→ **Texto de leitura**
<<<<

Eles se saudavam dizendo “hog”, não “augh”; não possuíam cavalos, não arrancavam escalpos, não eram vermelhos. A verdade sobre um mundo romanceado no cinema, nas fotos extraordinárias de Edward S. Curtis
Por: Luis Pellegrini
Fotos: Edward S. Curtis
Poucos conhecem a história de Edward S. Curtis, o legendário fotógrafo que dedicou sua vida (1868-1952) aos índios da América do Norte. Entre o final do século 19 e o início do século 20, Curtis atravessou os vastos territórios dos Estados Unidos e do Canadá para conhecer as populações indígenas americanas, gravar suas vozes e cantos, contar suas histórias e, sobretudo, gravar na película fotográfica seus rostos e retratos. Em 25 anos de trabalho intenso e viagens incessantes ele conseguiu reunir o maior acervo de imagens do mundo sobre os peles vermelhas. Calcula-se que tirou entre 30 e 60 mil fotografias, embora apenas 2.200 tenham chegado até nós.

>>>>

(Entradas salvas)
<<<<

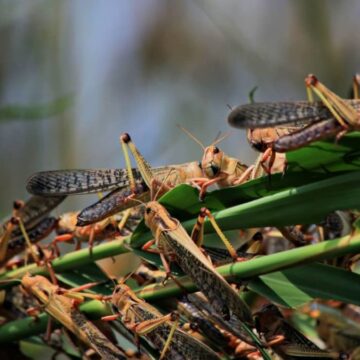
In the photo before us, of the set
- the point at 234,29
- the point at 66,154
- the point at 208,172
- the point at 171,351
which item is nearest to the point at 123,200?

>>>>

→ **Exercícios**
1. De acordo com o texto sobre Edward S. Curtis, quantas das fotografias tiradas por ele chegaram até nós?
2. Enumere todas as ações que, segundo o texto sobre Edward S. Curtis, ele realizou ao atravessar os territórios dos Estados Unidos e do Canadá.
3. Escreva uma continuação do texto sobre Edward S. Curtis a partir da última frase apresentada.

→ **Respostas**
1. Apenas 2.200 fotografias.

2.
- Conhecer as populações indígenas americanas
- Gravar suas vozes e cantos
- Contar suas histórias
- Gravar na película fotográfica seus rostos e retratos

3.
Esse material fotográfico, apesar do tempo e dos recursos técnicos não muito desenvolvidos naquela época, nos revela um mundo extraordinário de figuras de chefes tribais, homens de medicina, guerreiros, caçadores. Sobretudo, existe um ponto em comum em quase todos esses rostos indígenas que Curtis preservou para a posteridade: sua extraordinária dignidade. São vultos severos, embora serenos. São homens e mulheres nos quais se adivinha uma grande força vital, segurança, nobreza e confiança em si mesmos. Filhos da Terra, homens e mulheres na verdadeira acepção da palavra.
A vasta obra de Curtis está reunida numa “enciclopédia” de vingte volumes. Trata-se de um texto fundamental para quem deseja conhecer verdadeiramente os indígenas norte-americanos, para além dos lugares comuns que nos foram passados pelos filmes de cowboy e as histórias em quadrinhos. Nesses volumes podemos descobrir se os peles vermelhas realmente colecionavam escalpos, eram praticantes de danças para chamar a chuva, ou eram caçadores de baleias. Basta deter o olhar diante das imagens que ele produziu, e as respostas afloram, naturalmente.
Lugares comuns a serem eliminados
Hog. Os índios se saudavam com o grito “hog”, com h áspero, que os ingleses transcreveram como “haug”e os latinos, errando, pronunciam e escrevem “augh”.
Bastão de golpes. Servia para eliminar os inimigos em combate corpo a corpo, sem necessidade de usar armas perfurantes.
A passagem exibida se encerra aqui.